Read Story: SEASON 1 EPISODE 420
Joslyn – Air Force One
“Mayday, mayday, mayday!” I calmly broadcast over the radio, fighting with the control stick, pulling the plane out of the steep dive. I glanced at the altimeter, 20,750 and descending, but not as fast as we had a minute ago. “This is Air Force One declaring an emergency!”
“Copy your Mayday, this is Anchorage control! What is the emergency?” It was reassuring hearing how calm the air traffic controller sounded.
“I have one dead engine, and multiple control surfaces damaged, descending through angels twenty.”
“Engine three is on fire,” Lydia reported, reaching for the flashing red knob and pulling the fire extinguisher.
“Feather three,” I ordered, my hands gripping the yoke with a death grip. My right thumb keyed the radio button on the yoke, “Air Force One; we've lost a second engine. We need a bearing to the nearest runway.”
“Copy that, Air Force One,” Anchorage control responded. “Turn to heading 47, you're 102 miles out from Anchorage.”
Shit! “We'll try to hold it in the air that long. We've achieved stable flight for the moment.”
“Copy that. Coast guard has been advised and is sending a cutter if you have to put it down in the water.”
I glanced at Lydia. “Throttle up.”
“Raider 3 to Air Force One, your plane has been swept clean of the...uh...gremlins,” one of the F-22 pilots reported. “Be advised, you are missing the port elevator and I see a lot of damage to your flaps. Good luck.”
“Thank you, Raider 3.”
Ten years of flying planes, training in simulators, and I never thought I'd actually have to worry about gremlins ripping my plane apart. If it wasn't for all my training, I would be falling apart right now.

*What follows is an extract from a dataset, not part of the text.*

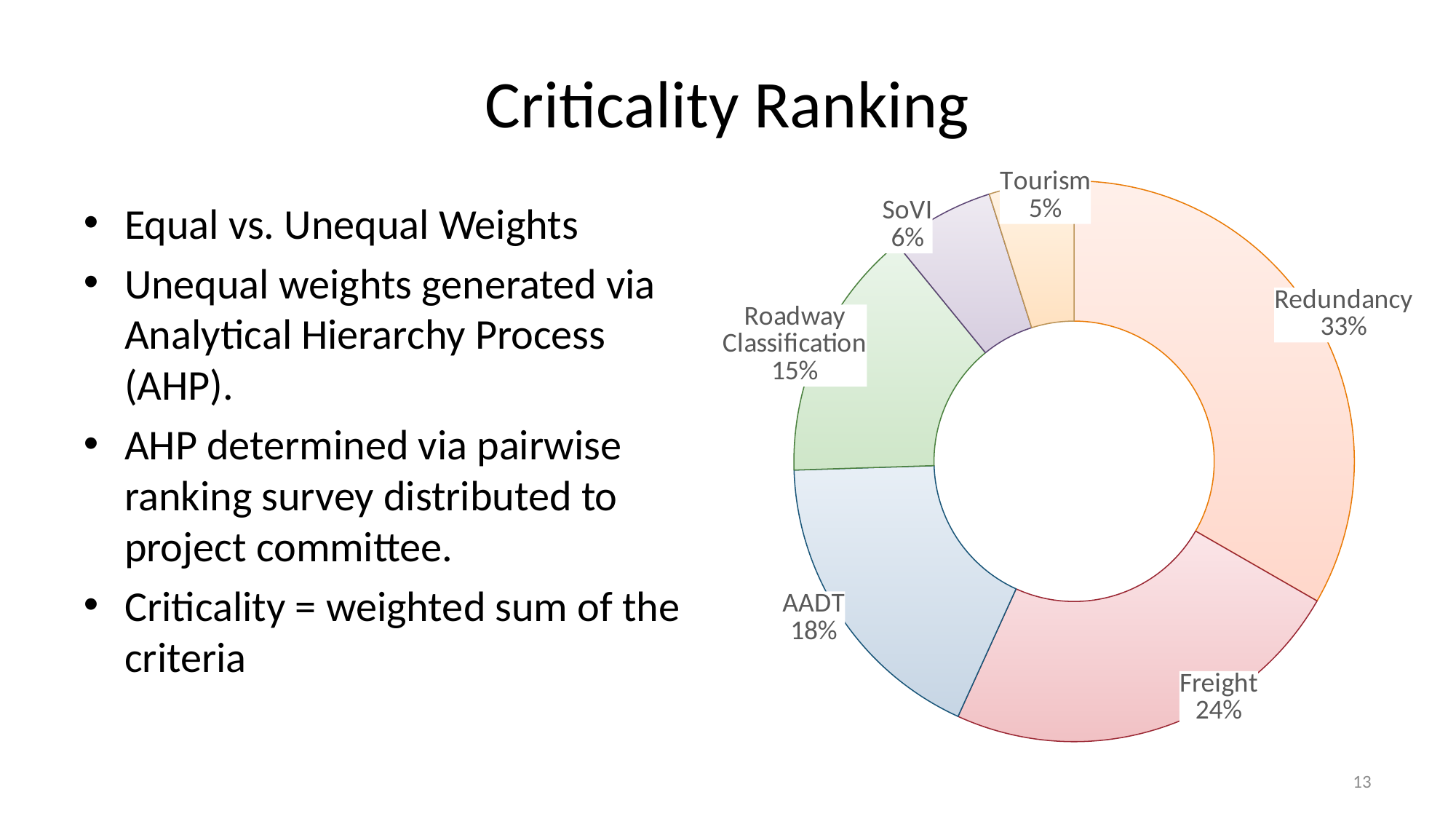
How many categories are shown in the chart? 6 What is the combined share of SoVI and Tourism? 11% What is the difference in percentage points between Redundancy and Freight? 9 What share of the chart does Redundancy account for? 33% Which is larger, AADT or Roadway Classification? AADT What is the value for SoVI? 6% Which category has the smallest share? Tourism Which category has the largest share? Redundancy What kind of chart is shown on the slide? Doughnut chart What percentage is shown for Roadway Classification? 15% What is the value for AADT? 18% What percentage is shown for Freight? 24%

I glanced at my co-pilot, and she was as pale-faced as I felt.
I keyed up the PA, “We're heading to Anchorage for an emergency landing. It's twenty minutes out; we may be ditching in the ocean.”
Things went relatively smooth for the next ten minutes. My heart never once stopped hammering as my eyes kept checking the PFD and EICAS panels every second. I had the yoke in a death grip, fighting to keep the plane leveled. There was a loud, shuddering clunk and then the warning lights started flashing—fire in engine one. Lydia quickly pulled the fire extinguisher and feathered the engine. I couldn't take my hands off the yoke, or we'd pitch down into the ocean.
The last engine whined, damaged by those fucking gremlins, and we slowed down. The whine seemed to grow worse and worse; the intake fan blades must have been damaged. Maybe a piece of the wing had been sucked inside. Ahead, the coast of Alaska grew larger and larger, the Alaska Range towering beyond, white and gray above the green forest. We crossed over land, coming closer and closer to safety.
Engine four gave one last, loud whine, then went silent. The only sound in the cockpit were the many warning alarms. “Are we gliding?” Lydia asked.
“Yes. Pitch for glide,” I ordered.
Lydia reached for the hydraulic controls and extended the flaps, maximizing our wing surface as we glided in. It was all up to inertia now. If we had enough air speed we could make it to the airport. Our altitude started dropping faster.
“There's the airport,” Lydia reported.
I keyed the radio, “Air Force One to Anchorage Tower.”
“We see you, Air Force One,” the tower controller radioed. “You're coming in a little shallow. Recommended you throttle up a bit.”
“We are deadstick, Anchorage.” No engines, no power.
“Well...uh...good luck, Air Force One.”
“Gear down.”
The ground was rushing up fast. The calm, monotone computer's voice announced our Above Ground Level: “500. 400. 300. 200.”
I glanced at the PFD; our airspeed was 173 knots. Too fast; a rough landing. Since we were coming in shallow, I wasn't sure if we were going to land on the runway, or in the grass before it, so I couldn't afford to slow down. “Assume brace position,” I ordered through the PA.
“100. 50. 40.”
I flared the plane and we touched down hard, the yoke jerking in my grasp. We both started flipping the air brakes, and I pushed on the break pedal. The plane squealed across the runway, the terminal growing larger and larger. We weren't slowing down enough; we didn't have the engines, so there were no reverse thrusters to help slow us down. And the end of the runway was coming up fast.
A loud, metallic, shearing sound shivered through the fuselage; the plane lurched suddenly to the left, off the runway. The plane's wheels hit the dirt, and the front landing gear folded. The nose dropped, and pushed into the ground. Clods of dirt and grass flew up like the bow wave of a ship, and we came to a shuddering stop.
“I think we're alive,” Lydia breathed. She looked out her window. “Holy shit! Half the right wing sheared off.”
I swallowed. That's why we lurched left, only the left wing had been providing drag. If the wing had failed while we were still airborne, we would all have died. I let go of the yoke and my hands shook as I massaged my palms. Off in the distance sirens blared, rescue coming.